L’outre-mer veut moins de sucre dans ses yaourts

Des députés PS veulent mettre fin aux différences des taux de sucre entre la métropole et l'outr-mer - -
Offrir la même qualité d'alimentation en métropole et dans les outre-mer, tel est l’objectif d'une proposition de loi débattue ce mercredi après-midi par les députés. Ce texte porté par le PS est une des promesses de campagne de François Hollande. Au cœur de cette proposition de loi : interdire les différences de taux de sucre entre les produits vendus en métropole et ceux vendus dans les outre-mer.

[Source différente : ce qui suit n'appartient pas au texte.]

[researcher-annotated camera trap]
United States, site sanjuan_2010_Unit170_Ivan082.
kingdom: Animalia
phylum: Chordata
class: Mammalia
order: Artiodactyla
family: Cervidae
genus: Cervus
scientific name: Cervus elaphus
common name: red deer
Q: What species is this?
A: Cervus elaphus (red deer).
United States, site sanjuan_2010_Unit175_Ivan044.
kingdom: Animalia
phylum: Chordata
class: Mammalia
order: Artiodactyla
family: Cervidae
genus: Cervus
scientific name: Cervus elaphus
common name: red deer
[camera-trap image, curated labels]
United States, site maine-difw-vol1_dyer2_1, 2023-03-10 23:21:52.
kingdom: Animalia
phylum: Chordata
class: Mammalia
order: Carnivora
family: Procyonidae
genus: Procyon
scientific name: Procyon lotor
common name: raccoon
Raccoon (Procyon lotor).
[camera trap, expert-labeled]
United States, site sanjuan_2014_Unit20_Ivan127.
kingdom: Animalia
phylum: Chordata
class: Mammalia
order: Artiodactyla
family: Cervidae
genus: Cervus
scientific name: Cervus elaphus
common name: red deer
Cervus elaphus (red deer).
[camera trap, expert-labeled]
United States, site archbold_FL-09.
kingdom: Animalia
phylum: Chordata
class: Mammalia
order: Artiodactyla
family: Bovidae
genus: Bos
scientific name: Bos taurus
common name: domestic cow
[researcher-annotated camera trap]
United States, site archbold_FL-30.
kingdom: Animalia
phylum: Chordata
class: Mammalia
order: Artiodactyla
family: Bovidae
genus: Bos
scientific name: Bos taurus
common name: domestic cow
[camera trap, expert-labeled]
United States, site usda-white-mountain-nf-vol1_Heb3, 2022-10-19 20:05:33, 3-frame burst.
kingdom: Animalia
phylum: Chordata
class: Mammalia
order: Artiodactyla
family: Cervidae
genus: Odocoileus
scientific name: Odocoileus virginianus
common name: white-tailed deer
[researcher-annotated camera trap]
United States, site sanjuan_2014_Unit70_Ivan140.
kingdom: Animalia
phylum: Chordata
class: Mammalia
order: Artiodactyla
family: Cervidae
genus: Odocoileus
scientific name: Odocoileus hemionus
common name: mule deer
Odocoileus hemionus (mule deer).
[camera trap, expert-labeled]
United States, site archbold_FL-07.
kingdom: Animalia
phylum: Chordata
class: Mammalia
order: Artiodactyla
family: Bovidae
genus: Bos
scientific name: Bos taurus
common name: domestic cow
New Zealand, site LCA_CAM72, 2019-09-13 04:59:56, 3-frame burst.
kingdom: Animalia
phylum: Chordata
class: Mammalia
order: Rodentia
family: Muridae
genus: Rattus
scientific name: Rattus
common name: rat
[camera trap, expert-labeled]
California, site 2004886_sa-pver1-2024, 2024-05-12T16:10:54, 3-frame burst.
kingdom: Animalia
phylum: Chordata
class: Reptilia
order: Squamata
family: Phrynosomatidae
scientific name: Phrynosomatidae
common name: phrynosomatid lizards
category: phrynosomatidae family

L'outre-mer où les boissons, les yaourts peuvent être jusqu'à deux fois plus sucrés. « Comparez les chiffres entre la métropole et l’outre-mer, c’est flagrant. Vous avez pratiquement 10% à 15% de personnes en surpoids par rapport à l’Hexagone », se désespère Hélène Vainqueur Christophe, députée socialiste de Guadeloupe.
Explosion du nombre d’obèses en outre-mer
Face à ces produits trop sucrés, une constatation alarmante : l'explosion du nombre d'obèses en Guadeloupe, en Martinique ou encore sur l'Ile de la Réunion. Un véritable problème sanitaire dans ces régions où 25% des enfants et 1 adulte sur 2 sont en surpoids, ou obèses. « Les différences qui ont été éduquées et entretenues et cela créer un sorte de toxicomanie au goût sucré », regrette Arnaud Cocaul, nutritionniste. Prévu également dans cette proposition de loi, un alignement des fameuses DLC (Date Limite de Consommation). Aujourd'hui, il peut y avoir 20 jours de plus pour les yaourts vendus en outre-mer par rapport à ceux destiné à la métropole. Sauf surprise, la loi devrait être adoptée. Les industriels auront ensuite 6 mois pour réduire leur taux de sucre. Un délai difficile à tenir, selon eux.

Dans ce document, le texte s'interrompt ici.